Die Karriere des VfL planen Sander und die anderen Infizierten wie die Markteinführung eines neuen Modells. Die Zielvorgabe: dauerhafte internationale Präsenz, von 2007 an am besten in der Champions League. Denn nur international ist das Engagement des Konzerns im Fußball sinnvoll. In Deutschland kennt jeder VW, der Marktanteil beträgt 30 Prozent, die Verbindung mit dem VfL ist nach nur sieben Jahren in der ersten Liga ihre bekannteste Geschäftsbeziehung. Vom europäischen Automarkt bekommen die Wolfsburger aber nur 18 Prozent ab. "Das muss mehr werden", sagt Sander.

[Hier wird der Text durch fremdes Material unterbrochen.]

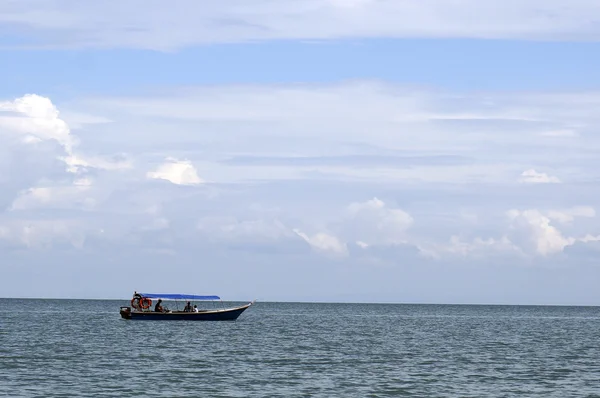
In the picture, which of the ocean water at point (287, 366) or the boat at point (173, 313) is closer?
the ocean water at point (287, 366)

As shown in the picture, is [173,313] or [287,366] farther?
[173,313]

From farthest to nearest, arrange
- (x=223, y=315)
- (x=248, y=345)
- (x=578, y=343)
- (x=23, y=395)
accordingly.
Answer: (x=223, y=315)
(x=578, y=343)
(x=248, y=345)
(x=23, y=395)

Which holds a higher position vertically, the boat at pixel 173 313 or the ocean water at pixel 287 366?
the boat at pixel 173 313

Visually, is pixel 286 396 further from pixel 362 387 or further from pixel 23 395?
pixel 23 395

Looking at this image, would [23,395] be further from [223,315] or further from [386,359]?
[223,315]

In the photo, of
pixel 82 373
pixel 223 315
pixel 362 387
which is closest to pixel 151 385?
pixel 82 373

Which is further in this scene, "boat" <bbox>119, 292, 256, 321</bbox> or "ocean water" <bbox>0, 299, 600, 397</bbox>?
"boat" <bbox>119, 292, 256, 321</bbox>

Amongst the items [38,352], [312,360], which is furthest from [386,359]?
[38,352]

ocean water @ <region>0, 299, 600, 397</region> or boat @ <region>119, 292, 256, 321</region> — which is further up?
boat @ <region>119, 292, 256, 321</region>

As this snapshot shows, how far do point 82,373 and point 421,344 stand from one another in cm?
4376

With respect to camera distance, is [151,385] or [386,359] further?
[386,359]

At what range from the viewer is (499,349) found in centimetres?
8619

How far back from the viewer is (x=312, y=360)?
69562 millimetres

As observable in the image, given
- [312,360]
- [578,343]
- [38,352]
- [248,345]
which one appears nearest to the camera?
[312,360]
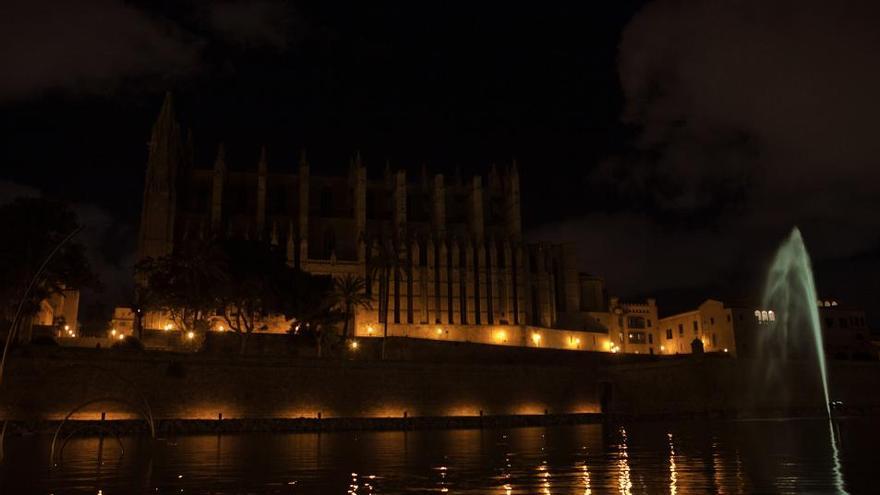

Die Rechnung ist einfach: Als Achter in der Bundesliga ist man international dabei, und sei es nur im UI-Cup. In den letzten Jahren hat sich gezeigt, dass eine Rangliste aller Vereine nach ihren Etats beinahe den Platzierungen in der Tabelle entspricht – der Spruch "Geld schießt Tore" stimmt eben doch, mit ein paar Ausreißern pro Saison. Also investiert man in Wolfsburg für Platz 7 – und hofft am Ende auf Rang 5 bis 8. "Dieser Platzierung nähern wir uns im Moment von der richtigen Seite", sagt Klaus Fuchs, der Geschäftsführer des VfL. So klingt Spitzenreiter auf Wolfsburgisch.

Aber wenn erfolgreicher Fußball ein einfacher Dreisatz ist – warum gibt der Konzern dann nicht zehn Millionen mehr aus und kauft sich den Platz an der Sonne? "Schatulle auf, Schatulle zu – die Mentalität gibt’s hier nicht", sagt Fuchs. Verächtlich grinsend, erzählt er die Geschichte aus dem Aufsichtsrat eines anderen Bundesligaclubs, wo ein Unternehmer gefragt habe: "Was kostet ein Punkt?" Bei VW dagegen denkt und handelt man im Rahmen von fünfjährigen Investitions- und Wirtschaftsplänen. Darin ist auch vage festgeschrieben, was der VfL bekommt. Einfach mal ein paar Millionen für einen neuen Balltreter nachfordern ist nicht drin. "Ich kann nicht als Finanzvorstand im Konzern den Daumen auf die Kosten halten und dann alles für den Verein ausgeben", sagt Sander und schaut aus seinem Konferenzraum im 9. Stock des VW-Verwaltungshochhauses in den Sonnenuntergang über dem kilometerlangen Werk. Da draußen wird zurzeit um Tarifverträge und Arbeitsplätze gerungen, aber im Wolfsburger Fußball soll sich noch eine Ahnung der guten alten Konsensgesellschaft erhalten: Im Aufsichtsrat des Vereins sitzt auch der Weltbetriebsratschef von VW, und IG-Metall-Mitglieder kriegen auf ihre Dauerkarte 15 Prozent Rabatt. Vielleicht ist der VfL also in Wahrheit ein Arbeiterverein.

Vorurteil Nr. 2: Die kriegen ja nicht mal als Tabellenführer das Stadion voll.

Stimmt. Beim Spitzenspiel gegen Mainz, die andere Sensationsmannschaft der Saison, waren 24591 Zuschauer im Stadion. Platz wäre für 30000. Aber was den Geschäftsführer Fuchs ärgert, ist nicht das Sechstel, das noch fehlt, sondern dass er sich dafür rechtfertigen muss. "Wir liegen weit über Plan!" Und dann wird wieder gerechnet. In anderen Bundesligastädten haben die neuen Stadien im Schnitt 50 Prozent mehr Zuschauer angelockt, "bei uns sind es 85 Prozent!". Davon sei mehr als die Hälfte unter 29 Jahre, junge, formbare Leute, langfristig an den Verein zu binden und interessant für Werbepartner – im VW-Land ist Fußball eben nie nur Selbstzweck. Der Zuschauerschnitt in der vergangenen Saison lag bei 23000, "hätten wir ein Stadion wie Leverkusen, wären wir jedes Mal ausverkauft".